[MATERIAL SHOWN — start]

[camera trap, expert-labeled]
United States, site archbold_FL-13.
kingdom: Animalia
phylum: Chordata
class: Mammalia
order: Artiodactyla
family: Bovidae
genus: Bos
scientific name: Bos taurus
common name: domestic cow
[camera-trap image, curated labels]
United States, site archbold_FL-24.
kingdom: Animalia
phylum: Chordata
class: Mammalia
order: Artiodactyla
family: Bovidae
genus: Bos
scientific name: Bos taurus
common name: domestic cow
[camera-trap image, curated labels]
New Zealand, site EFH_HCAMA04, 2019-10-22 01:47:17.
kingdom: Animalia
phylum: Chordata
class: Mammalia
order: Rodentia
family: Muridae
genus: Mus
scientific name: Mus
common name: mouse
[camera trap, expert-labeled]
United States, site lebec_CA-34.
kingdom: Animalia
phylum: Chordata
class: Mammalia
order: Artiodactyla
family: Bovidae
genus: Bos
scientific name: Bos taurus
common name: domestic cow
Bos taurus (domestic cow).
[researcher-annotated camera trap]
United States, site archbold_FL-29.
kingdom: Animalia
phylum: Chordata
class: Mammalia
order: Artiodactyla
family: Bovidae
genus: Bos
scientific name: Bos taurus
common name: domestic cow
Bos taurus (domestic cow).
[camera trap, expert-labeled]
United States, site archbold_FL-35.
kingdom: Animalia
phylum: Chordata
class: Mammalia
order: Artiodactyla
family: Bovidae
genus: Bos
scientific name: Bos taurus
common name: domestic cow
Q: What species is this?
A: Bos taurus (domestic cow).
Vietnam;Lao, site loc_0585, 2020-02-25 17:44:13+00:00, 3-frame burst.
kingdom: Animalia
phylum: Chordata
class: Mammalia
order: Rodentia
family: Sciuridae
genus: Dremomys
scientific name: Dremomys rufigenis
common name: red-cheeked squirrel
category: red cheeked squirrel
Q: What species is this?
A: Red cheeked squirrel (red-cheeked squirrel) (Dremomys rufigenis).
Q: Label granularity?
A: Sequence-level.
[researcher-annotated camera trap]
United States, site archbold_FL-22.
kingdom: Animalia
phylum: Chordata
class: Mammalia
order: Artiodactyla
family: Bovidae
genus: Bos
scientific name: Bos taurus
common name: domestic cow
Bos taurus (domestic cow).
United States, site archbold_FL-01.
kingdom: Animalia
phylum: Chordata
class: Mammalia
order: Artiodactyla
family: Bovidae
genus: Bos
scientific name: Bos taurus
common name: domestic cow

[MATERIAL SHOWN — finish]

Every entry above should be transcribed exactly and in full.

EXPECTED OUTPUT.
[camera trap, expert-labeled]
United States, site archbold_FL-13.
kingdom: Animalia
phylum: Chordata
class: Mammalia
order: Artiodactyla
family: Bovidae
genus: Bos
scientific name: Bos taurus
common name: domestic cow
[camera-trap image, curated labels]
United States, site archbold_FL-24.
kingdom: Animalia
phylum: Chordata
class: Mammalia
order: Artiodactyla
family: Bovidae
genus: Bos
scientific name: Bos taurus
common name: domestic cow
[camera-trap image, curated labels]
New Zealand, site EFH_HCAMA04, 2019-10-22 01:47:17.
kingdom: Animalia
phylum: Chordata
class: Mammalia
order: Rodentia
family: Muridae
genus: Mus
scientific name: Mus
common name: mouse
[camera trap, expert-labeled]
United States, site lebec_CA-34.
kingdom: Animalia
phylum: Chordata
class: Mammalia
order: Artiodactyla
family: Bovidae
genus: Bos
scientific name: Bos taurus
common name: domestic cow
Bos taurus (domestic cow).
[researcher-annotated camera trap]
United States, site archbold_FL-29.
kingdom: Animalia
phylum: Chordata
class: Mammalia
order: Artiodactyla
family: Bovidae
genus: Bos
scientific name: Bos taurus
common name: domestic cow
Bos taurus (domestic cow).
[camera trap, expert-labeled]
United States, site archbold_FL-35.
kingdom: Animalia
phylum: Chordata
class: Mammalia
order: Artiodactyla
family: Bovidae
genus: Bos
scientific name: Bos taurus
common name: domestic cow
Q: What species is this?
A: Bos taurus (domestic cow).
Vietnam;Lao, site loc_0585, 2020-02-25 17:44:13+00:00, 3-frame burst.
kingdom: Animalia
phylum: Chordata
class: Mammalia
order: Rodentia
family: Sciuridae
genus: Dremomys
scientific name: Dremomys rufigenis
common name: red-cheeked squirrel
category: red cheeked squirrel
Q: What species is this?
A: Red cheeked squirrel (red-cheeked squirrel) (Dremomys rufigenis).
Q: Label granularity?
A: Sequence-level.
[researcher-annotated camera trap]
United States, site archbold_FL-22.
kingdom: Animalia
phylum: Chordata
class: Mammalia
order: Artiodactyla
family: Bovidae
genus: Bos
scientific name: Bos taurus
common name: domestic cow
Bos taurus (domestic cow).
United States, site archbold_FL-01.
kingdom: Animalia
phylum: Chordata
class: Mammalia
order: Artiodactyla
family: Bovidae
genus: Bos
scientific name: Bos taurus
common name: domestic cow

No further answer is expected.